The new order of things is buzzing along and expanding apace. I see little opposition to it.
My ambition is to go high enough up in my economic ranking so that I start sliding down from a high enough point in my old age that I don't hit the bottom before dying.
Human beings used to live in much harsher conditions for almost all the time the human race existed. 68F is about what I keep the thermostat at much of the time when I'm home. It does not seem severe at all.
Randall, It doesn't seem harsh to me, either. But I'm not 71 years old. According to WebMD:
However, much milder environments can also lead to hypothermia, depending on a person's age, body mass, body fat, overall health, and length of time exposed to cold temperatures. A frail, older adult in a 60-degree house after a power outage can develop mild hypothermia overnight. Infants and babies sleeping in cold bedrooms are also at risk.
I keep my thermostat at around 68F most of the time as well. But the thermostat at 68F in the winter is a lot colder than it is at other times, despite the same thermostat setting.

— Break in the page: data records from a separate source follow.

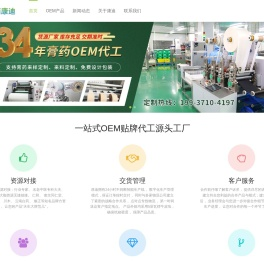 河南膏药OEM厂家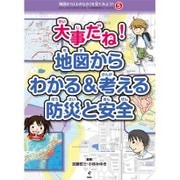 大事だね!地図からわかる&考える防災と安全(地図から「よのなか」を見てみよう!わたしのまちが好きになる、47都道府県がよくわかる〈5〉) [全集叢書]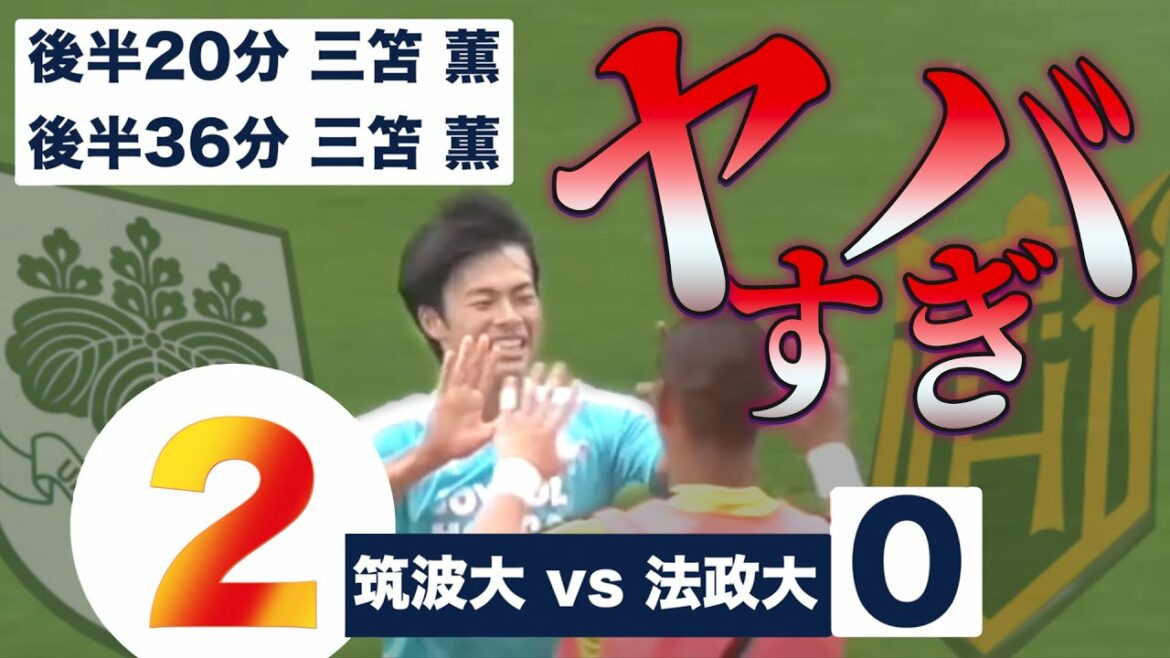 [Kaoru Mitoma]Kaoru Mitoma's decision power in her university days is too dangerous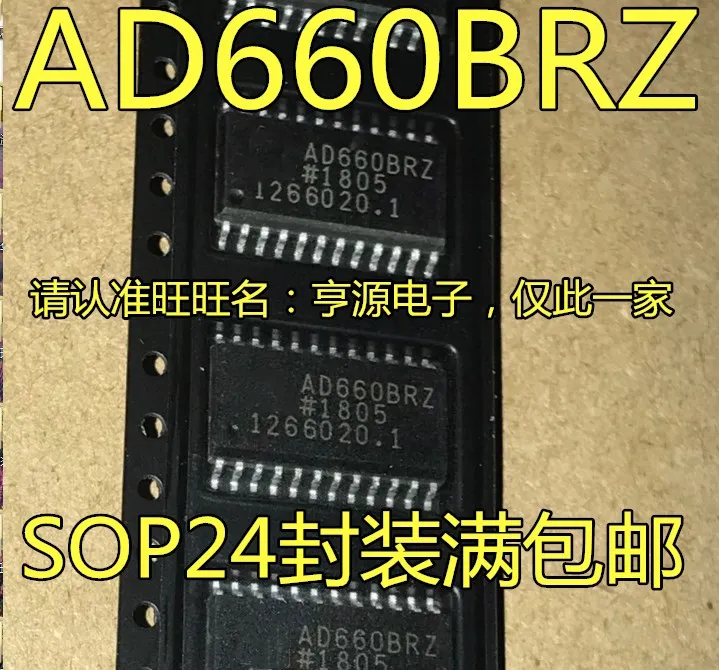 

5 шт. AD660BR AD660BRZ AD660 SOP24 DAC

61 degrees may be fine when you're up, moving about, and generating internal heat, and don't have to strip to take a shower or change clothes. When you aren't all of those things, it can be insufferable and even a health risk. You're cold, your bones ache, your joints ache. Were I poor, cutting my heating bill in that way is one of the last things I'd do to save money. I'd sooner cut back to beans, oatmeal, and powdered milk. There are very few costs I wouldn't cut before I'd reduce the thermostat to 61.
Also, I wonder to what extent these types of programs provide the poor with help and/or information on ways to better insulate their homes.

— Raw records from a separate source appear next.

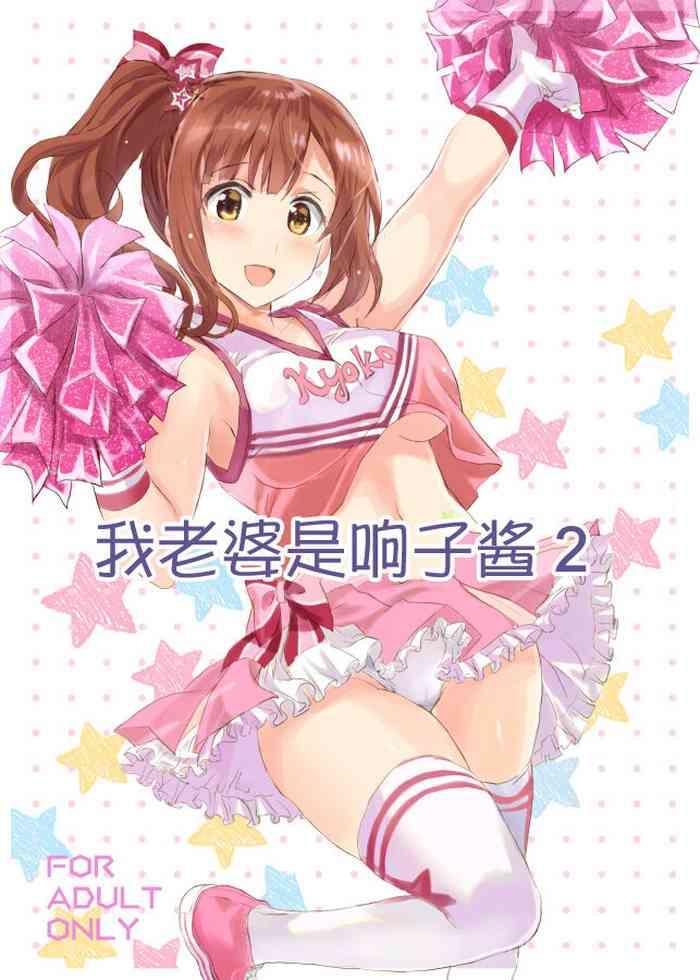 Small [Neko-bus Tei (Shaa)] Oku-sama Wa Kyouko-chan 2 | 我老婆是响子酱2  (THE IDOLM@STER CINDERELLA GIRLS) [Chinese] [Digital] - The Idolmaster Great Fuck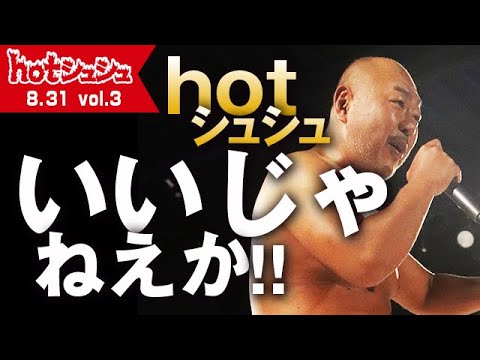 hotシュシュ vol.3(2024/8/31)ダイジェスト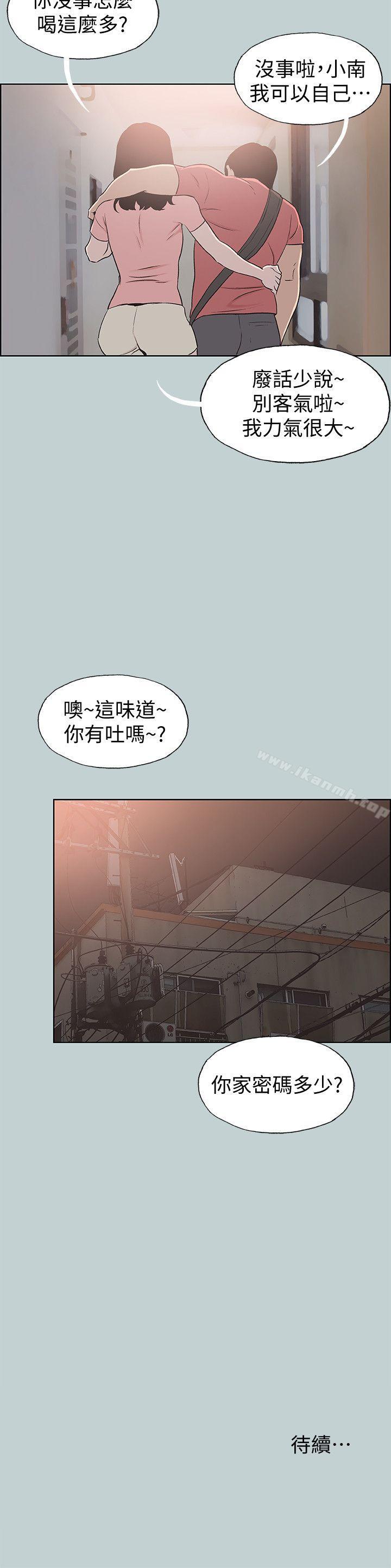 《適合劈腿的好日子》漫画 第109話-因為還年輕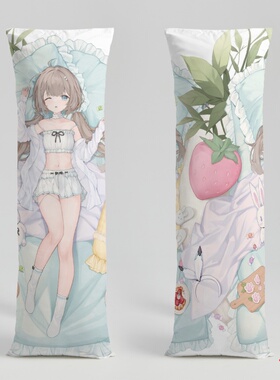 《神行少女》 诗蔻笛 “休憩午后” 枕套（等身抱枕）60x180cm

I finally found one of my little thermometers and put it here in the room with me. It's reading 63°F (it was colder overnight), and I am nearly immobile in this room and sometimes drinking cold drinks. Yet I'm comfortably warm. How?
First, I'm wearing long underwear, relatively plush sweats (with a hood; a hat would do) and thick footwear. Second, I've got an electrically-heated seat pad if that's not enough (I haven't turned it on in a few days). I have knit gloves if I don't need to do any accurate typing.
I could probably turn the heat down quite a bit more and still be comfortable. Houses used to be much colder than this as a matter of course. Anyone who can't find a way to deal with 68°F air temps either has a serious medical condition or isn't trying.
What I am really curious about: Why has the new order of things elicited so little popular opposition?
You can adapt. You can turn up the thermostat just long enough to take a shower. I do. You can put on more clothes. I used to have a dog with really thick fur and I kept the place cooler and wore more clothes because I could put on more clothes more easily than he could shed hair.
Granted, she's 71. But if you are poor you've got to adjust.
Agreed. You can get:
- an electgric warming panel for your feet (used to have one).
- an electric warming seat.
- a space heater for, say, a bathroom.
- heavy socks.
- thinsulate 800 boots (got them but it is always too warm to wear them).
- insulated underwear.
- thick shirts.
- a blanket on your chair.
These in total are way overkill for 60F.
"Deluded Poor Woman Thinks 68F Is Low Thermostat Setting”
I hope this is ironic.
Here I am in a computer room at 58°F, and I feel fine. No supplemental heat, either.
In every oil and natgas poor country in the world where it gets cold, people use electric blankets and space heaters in small rooms. If you're shivering for days on end and don't recall the existence of electric blankets, you might lack certain creative thinking abilities.